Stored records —
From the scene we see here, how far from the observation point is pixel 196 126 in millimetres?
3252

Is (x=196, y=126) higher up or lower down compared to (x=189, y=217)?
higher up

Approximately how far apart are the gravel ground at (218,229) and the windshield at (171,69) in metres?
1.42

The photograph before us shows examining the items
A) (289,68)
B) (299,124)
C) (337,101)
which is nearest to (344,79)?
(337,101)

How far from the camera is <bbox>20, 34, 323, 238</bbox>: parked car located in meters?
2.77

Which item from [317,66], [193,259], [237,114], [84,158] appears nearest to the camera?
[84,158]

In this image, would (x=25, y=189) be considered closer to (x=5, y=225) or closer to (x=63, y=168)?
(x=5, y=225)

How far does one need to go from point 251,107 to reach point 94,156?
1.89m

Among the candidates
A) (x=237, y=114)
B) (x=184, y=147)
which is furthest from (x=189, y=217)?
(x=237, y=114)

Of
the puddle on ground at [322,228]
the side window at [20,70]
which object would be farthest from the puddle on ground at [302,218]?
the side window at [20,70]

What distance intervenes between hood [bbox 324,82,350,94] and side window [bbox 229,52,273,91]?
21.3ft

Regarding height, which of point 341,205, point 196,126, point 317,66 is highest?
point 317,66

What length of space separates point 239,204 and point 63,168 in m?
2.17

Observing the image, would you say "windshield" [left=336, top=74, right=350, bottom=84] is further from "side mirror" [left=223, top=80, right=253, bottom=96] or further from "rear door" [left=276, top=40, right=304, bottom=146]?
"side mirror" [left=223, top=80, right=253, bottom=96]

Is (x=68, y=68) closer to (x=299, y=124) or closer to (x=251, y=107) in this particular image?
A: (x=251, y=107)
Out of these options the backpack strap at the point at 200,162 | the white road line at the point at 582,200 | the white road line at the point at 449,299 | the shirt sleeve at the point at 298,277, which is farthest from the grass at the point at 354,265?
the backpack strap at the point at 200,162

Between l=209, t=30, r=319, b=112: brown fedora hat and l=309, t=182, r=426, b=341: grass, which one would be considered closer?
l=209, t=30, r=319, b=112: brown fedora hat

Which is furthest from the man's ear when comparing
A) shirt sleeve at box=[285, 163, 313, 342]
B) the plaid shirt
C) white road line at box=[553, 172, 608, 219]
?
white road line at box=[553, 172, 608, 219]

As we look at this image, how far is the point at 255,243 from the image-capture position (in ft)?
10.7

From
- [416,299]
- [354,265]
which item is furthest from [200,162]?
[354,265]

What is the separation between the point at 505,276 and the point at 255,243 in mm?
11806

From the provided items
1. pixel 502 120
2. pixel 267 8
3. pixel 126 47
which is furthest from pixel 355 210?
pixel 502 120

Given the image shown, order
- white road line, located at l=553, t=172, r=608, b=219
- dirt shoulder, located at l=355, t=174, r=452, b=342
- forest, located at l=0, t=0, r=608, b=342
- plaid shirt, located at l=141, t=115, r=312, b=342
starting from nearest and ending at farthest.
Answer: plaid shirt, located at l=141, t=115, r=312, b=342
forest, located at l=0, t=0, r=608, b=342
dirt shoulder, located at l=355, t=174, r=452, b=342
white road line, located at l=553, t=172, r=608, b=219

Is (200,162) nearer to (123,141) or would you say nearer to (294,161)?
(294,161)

Problem details —
Copy the records from the line containing "What is the" through the end of the records, inclusive.

Exercise result —
What is the separation between the point at 505,276 and the point at 255,243 in mm?
11806

From the provided items
1. pixel 502 120
2. pixel 267 8
3. pixel 126 47
which is furthest from pixel 355 210?
pixel 502 120

Given the image shown, order
- white road line, located at l=553, t=172, r=608, b=219
- dirt shoulder, located at l=355, t=174, r=452, b=342
- forest, located at l=0, t=0, r=608, b=342
- plaid shirt, located at l=141, t=115, r=312, b=342
starting from nearest and ending at farthest.
Answer: plaid shirt, located at l=141, t=115, r=312, b=342
forest, located at l=0, t=0, r=608, b=342
dirt shoulder, located at l=355, t=174, r=452, b=342
white road line, located at l=553, t=172, r=608, b=219

Is (200,162) nearer to (123,141) or would you say nearer to (294,161)?
(294,161)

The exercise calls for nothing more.